- PROVIDED DATA

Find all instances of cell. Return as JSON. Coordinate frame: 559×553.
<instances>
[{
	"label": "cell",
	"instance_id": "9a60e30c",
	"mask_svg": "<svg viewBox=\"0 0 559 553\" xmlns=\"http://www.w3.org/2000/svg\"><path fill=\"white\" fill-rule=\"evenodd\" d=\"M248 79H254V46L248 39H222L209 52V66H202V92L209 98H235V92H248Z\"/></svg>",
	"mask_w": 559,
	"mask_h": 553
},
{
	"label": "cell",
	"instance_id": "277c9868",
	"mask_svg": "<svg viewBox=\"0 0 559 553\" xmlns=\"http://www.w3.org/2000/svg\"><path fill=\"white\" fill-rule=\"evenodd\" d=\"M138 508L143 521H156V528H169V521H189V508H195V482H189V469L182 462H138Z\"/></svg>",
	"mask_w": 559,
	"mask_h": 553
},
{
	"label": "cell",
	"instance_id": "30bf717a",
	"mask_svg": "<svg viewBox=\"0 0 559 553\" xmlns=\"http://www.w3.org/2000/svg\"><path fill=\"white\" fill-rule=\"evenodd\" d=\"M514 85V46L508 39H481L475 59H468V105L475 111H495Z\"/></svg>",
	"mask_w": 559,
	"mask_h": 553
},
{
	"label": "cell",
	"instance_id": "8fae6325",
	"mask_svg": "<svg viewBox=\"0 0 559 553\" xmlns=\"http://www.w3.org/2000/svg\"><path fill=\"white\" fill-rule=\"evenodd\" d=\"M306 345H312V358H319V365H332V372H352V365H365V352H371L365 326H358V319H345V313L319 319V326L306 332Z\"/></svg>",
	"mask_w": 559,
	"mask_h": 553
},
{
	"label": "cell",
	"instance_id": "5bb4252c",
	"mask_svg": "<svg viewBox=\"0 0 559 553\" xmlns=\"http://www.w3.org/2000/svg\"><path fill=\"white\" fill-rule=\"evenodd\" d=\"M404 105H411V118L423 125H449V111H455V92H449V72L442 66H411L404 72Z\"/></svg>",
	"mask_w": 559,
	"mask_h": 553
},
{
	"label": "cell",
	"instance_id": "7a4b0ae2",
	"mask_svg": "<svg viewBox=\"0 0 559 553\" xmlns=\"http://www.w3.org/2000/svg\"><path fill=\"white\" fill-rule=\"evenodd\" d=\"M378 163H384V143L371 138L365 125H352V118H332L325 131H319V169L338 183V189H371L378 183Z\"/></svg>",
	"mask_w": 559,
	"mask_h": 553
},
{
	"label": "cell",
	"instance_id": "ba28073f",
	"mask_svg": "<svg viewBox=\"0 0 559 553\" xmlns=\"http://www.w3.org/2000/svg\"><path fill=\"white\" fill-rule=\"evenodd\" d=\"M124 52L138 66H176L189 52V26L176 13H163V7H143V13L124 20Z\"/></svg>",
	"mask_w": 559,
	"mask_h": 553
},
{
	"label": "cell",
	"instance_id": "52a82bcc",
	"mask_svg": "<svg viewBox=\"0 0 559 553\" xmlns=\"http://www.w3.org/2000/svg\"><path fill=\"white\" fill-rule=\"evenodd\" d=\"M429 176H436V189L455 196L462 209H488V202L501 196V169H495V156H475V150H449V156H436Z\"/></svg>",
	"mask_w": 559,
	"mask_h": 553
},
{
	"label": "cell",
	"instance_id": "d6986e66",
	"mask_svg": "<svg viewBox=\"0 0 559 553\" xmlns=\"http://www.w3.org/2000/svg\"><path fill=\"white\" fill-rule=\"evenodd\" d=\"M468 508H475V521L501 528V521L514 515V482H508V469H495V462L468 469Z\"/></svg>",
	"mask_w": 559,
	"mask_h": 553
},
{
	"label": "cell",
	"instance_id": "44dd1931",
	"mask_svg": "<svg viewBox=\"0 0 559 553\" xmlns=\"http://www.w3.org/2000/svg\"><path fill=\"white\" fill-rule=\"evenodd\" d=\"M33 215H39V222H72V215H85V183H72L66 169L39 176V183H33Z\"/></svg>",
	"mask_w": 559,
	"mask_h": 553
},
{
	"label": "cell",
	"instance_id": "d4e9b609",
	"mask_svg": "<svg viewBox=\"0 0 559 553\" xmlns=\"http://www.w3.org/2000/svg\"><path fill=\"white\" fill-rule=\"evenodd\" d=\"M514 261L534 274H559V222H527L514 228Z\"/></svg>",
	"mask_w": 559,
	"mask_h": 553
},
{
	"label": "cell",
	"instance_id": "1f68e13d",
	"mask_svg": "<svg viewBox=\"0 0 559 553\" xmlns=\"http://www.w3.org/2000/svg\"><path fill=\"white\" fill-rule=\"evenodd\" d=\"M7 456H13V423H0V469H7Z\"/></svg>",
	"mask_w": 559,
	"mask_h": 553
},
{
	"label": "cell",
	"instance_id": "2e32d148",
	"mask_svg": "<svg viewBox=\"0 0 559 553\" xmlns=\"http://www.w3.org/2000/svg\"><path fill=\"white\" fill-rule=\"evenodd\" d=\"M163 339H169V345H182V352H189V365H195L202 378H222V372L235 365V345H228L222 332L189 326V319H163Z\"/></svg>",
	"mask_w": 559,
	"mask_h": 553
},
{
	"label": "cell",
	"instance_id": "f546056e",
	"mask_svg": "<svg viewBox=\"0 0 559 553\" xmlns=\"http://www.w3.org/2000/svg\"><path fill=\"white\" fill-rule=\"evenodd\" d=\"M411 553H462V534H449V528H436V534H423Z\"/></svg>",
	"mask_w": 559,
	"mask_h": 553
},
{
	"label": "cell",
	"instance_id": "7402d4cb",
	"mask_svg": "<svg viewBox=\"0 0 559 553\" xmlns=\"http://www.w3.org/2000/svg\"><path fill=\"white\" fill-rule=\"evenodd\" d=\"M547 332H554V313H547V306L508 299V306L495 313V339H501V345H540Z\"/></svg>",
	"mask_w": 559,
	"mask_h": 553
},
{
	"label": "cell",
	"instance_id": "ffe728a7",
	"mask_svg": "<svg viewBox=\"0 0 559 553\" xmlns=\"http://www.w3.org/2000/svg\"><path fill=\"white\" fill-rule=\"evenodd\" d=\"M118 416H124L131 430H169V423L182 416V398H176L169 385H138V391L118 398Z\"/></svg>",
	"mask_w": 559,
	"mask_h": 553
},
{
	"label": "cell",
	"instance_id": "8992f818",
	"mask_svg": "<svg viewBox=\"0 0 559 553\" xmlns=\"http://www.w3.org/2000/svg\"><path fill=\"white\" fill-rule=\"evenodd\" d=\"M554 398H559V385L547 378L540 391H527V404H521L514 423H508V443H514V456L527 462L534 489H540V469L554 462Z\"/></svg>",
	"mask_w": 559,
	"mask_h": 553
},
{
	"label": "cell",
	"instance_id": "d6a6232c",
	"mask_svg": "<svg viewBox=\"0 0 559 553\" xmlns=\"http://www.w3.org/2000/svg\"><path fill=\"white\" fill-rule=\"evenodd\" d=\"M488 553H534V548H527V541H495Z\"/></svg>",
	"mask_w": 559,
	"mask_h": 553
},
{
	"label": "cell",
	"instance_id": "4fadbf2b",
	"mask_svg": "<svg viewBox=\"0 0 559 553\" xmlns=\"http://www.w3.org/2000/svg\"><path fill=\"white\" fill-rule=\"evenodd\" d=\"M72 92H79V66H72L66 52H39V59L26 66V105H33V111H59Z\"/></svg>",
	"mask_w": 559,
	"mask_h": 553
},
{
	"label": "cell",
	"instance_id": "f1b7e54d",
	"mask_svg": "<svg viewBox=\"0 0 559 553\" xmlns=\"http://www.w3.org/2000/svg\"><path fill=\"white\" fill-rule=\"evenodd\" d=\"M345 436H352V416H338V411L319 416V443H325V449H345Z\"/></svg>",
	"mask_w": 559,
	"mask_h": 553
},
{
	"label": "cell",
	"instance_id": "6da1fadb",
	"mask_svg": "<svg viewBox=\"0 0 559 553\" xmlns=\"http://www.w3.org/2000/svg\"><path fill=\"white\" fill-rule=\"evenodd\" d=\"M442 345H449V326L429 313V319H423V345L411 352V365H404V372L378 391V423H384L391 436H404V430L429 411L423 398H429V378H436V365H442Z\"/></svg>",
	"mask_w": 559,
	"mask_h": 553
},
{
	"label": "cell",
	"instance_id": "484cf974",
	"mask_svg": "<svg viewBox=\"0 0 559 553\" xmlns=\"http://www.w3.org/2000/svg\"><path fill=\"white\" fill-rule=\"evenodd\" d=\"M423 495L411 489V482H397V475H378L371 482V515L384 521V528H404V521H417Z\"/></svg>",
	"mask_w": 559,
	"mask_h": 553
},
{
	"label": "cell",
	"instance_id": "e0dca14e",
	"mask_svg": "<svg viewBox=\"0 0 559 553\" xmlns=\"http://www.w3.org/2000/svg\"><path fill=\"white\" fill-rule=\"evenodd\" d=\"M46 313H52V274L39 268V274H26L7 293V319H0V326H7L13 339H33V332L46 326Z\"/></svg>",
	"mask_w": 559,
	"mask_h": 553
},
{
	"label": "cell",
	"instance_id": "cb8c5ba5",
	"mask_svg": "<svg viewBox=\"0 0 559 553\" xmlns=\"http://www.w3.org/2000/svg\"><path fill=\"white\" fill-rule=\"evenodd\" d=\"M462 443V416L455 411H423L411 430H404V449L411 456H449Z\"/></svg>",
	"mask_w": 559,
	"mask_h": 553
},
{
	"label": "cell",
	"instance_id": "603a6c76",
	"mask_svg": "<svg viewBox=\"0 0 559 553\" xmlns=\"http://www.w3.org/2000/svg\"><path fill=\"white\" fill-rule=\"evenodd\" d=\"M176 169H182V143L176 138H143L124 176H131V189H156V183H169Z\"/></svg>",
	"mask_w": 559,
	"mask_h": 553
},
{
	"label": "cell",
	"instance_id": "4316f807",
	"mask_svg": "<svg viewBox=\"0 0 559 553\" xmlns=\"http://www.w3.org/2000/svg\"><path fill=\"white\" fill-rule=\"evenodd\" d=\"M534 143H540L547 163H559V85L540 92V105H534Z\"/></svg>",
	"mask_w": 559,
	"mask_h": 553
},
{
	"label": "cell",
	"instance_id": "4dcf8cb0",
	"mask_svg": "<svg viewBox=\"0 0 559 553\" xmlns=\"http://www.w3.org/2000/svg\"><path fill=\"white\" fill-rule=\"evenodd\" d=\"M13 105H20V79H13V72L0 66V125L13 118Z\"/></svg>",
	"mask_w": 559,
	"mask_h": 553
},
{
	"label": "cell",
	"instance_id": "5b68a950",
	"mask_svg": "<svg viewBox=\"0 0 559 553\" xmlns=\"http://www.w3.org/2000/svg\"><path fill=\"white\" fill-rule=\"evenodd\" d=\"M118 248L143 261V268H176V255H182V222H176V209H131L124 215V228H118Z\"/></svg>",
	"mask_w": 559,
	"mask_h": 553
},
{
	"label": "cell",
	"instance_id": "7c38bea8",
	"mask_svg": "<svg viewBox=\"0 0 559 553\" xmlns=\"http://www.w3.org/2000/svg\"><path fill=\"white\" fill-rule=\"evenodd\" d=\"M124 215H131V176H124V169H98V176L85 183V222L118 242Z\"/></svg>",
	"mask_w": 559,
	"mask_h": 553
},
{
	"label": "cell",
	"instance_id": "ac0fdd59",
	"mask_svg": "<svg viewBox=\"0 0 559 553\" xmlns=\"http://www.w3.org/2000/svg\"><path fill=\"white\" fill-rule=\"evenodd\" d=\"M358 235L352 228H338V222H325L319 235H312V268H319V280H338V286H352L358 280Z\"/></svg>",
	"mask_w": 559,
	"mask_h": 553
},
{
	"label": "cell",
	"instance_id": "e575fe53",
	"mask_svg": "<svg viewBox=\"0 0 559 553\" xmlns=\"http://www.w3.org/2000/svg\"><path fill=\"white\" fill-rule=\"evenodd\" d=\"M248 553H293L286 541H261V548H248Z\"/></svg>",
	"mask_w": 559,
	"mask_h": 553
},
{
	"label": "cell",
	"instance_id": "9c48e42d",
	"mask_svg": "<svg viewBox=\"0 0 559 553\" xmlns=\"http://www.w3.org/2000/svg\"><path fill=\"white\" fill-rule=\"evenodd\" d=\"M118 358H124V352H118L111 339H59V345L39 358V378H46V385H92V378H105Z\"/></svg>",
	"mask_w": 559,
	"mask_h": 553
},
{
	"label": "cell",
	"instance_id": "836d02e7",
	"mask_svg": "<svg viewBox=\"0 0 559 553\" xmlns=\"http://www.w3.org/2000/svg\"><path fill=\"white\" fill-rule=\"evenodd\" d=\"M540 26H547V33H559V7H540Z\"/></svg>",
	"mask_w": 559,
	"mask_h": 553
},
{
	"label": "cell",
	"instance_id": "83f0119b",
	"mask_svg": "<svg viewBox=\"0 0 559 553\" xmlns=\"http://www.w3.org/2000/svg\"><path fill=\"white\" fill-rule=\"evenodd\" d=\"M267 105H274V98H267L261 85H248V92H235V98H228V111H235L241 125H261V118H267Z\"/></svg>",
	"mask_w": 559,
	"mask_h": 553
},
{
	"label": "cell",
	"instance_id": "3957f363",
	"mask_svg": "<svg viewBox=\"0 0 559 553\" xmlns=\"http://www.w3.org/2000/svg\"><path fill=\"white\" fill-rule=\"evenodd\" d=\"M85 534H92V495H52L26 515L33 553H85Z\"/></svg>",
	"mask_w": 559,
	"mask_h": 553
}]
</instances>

- WHAT IS BEING ASKED
Show each line of the material that contains the string "instances".

- RESPONSE TO THE TASK
Find all instances of cell. Return as JSON. Coordinate frame: 559×553.
<instances>
</instances>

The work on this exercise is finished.